My Unix programming is a bit rusty, so could someone explain to me
why SSH changing the blocking status of its file-descriptor would
have any impact on CVS' file-descriptor ? I understand the notion
of duplicating/sharing file-descriptors, but I would expect the
"blocking" status of a file-descriptor to be per-process rather than
global to all processes sharing that file-descriptor.


Stefan

Ian Lance Taylor

unread,
Jul 9, 2002, 5:47:35 PM7/9/02
to
"Stefan Monnier" <monnier+gnu/emacs/pre...@rum.cs.yale.edu> writes:

> > > CVS uses stdio, and stdio doesn't work very well with non-blocking
> > > file descriptors. CVS can detect the error easily enough, but at that
> > > point stdio has already thrown away the buffer full of data, and CVS
> > > hasn't recorded it anywhere. While in principle CVS could switch to
> > > not use stdio, that would be a fairly substantial change.
>
> My Unix programming is a bit rusty, so could someone explain to me
> why SSH changing the blocking status of its file-descriptor would
> have any impact on CVS' file-descriptor ? I understand the notion
> of duplicating/sharing file-descriptors, but I would expect the
> "blocking" status of a file-descriptor to be per-process rather than
> global to all processes sharing that file-descriptor.

You might expect that, but you would be wrong.

================================

Problems and tasks:
a - Return the part of the thread about CVS and SSH from "Ian Lance Taylor" up to and including "fairly substantial change.", word for word.
b - Condense the paragraph in the thread about CVS and SSH that begins "CVS uses stdio" into a short bulleted list that keeps its main points.

Data lines:
================================

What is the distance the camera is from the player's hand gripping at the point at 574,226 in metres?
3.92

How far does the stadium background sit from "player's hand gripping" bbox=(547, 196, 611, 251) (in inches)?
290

================================

Complete answers:
a -
Ian Lance Taylor

unread,
Jul 9, 2002, 5:47:35 PM7/9/02
to
"Stefan Monnier" <monnier+gnu/emacs/pre...@rum.cs.yale.edu> writes:

> > > CVS uses stdio, and stdio doesn't work very well with non-blocking
> > > file descriptors. CVS can detect the error easily enough, but at that
> > > point stdio has already thrown away the buffer full of data, and CVS
> > > hasn't recorded it anywhere. While in principle CVS could switch to
> > > not use stdio, that would be a fairly substantial change.

b -
- CVS uses stdio, which does not work well with non-blocking file descriptors.
- CVS can detect the error easily, but by then stdio has thrown away its buffer of data, and CVS has not recorded that data anywhere.
- CVS could in principle stop using stdio, but that would be a fairly substantial change.